• [What you have to do]:
Every line below that holds the word "https" must be listed.

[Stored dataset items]
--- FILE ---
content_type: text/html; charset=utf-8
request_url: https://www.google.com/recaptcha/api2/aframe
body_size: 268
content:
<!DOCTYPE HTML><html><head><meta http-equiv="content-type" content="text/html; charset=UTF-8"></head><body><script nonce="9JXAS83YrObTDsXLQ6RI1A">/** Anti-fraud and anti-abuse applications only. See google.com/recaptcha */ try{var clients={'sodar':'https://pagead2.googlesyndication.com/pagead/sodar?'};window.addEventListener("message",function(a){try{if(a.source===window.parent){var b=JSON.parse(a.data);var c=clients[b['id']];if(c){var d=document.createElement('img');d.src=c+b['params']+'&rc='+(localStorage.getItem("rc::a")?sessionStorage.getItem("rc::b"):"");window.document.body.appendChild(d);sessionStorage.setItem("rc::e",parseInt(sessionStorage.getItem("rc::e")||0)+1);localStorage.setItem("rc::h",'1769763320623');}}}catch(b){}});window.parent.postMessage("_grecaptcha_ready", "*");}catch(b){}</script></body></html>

• [Final answer]:
request_url: https://www.google.com/recaptcha/api2/aframe
<!DOCTYPE HTML><html><head><meta http-equiv="content-type" content="text/html; charset=UTF-8"></head><body><script nonce="9JXAS83YrObTDsXLQ6RI1A">/** Anti-fraud and anti-abuse applications only. See google.com/recaptcha */ try{var clients={'sodar':'https://pagead2.googlesyndication.com/pagead/sodar?'};window.addEventListener("message",function(a){try{if(a.source===window.parent){var b=JSON.parse(a.data);var c=clients[b['id']];if(c){var d=document.createElement('img');d.src=c+b['params']+'&rc='+(localStorage.getItem("rc::a")?sessionStorage.getItem("rc::b"):"");window.document.body.appendChild(d);sessionStorage.setItem("rc::e",parseInt(sessionStorage.getItem("rc::e")||0)+1);localStorage.setItem("rc::h",'1769763320623');}}}catch(b){}});window.parent.postMessage("_grecaptcha_ready", "*");}catch(b){}</script></body></html>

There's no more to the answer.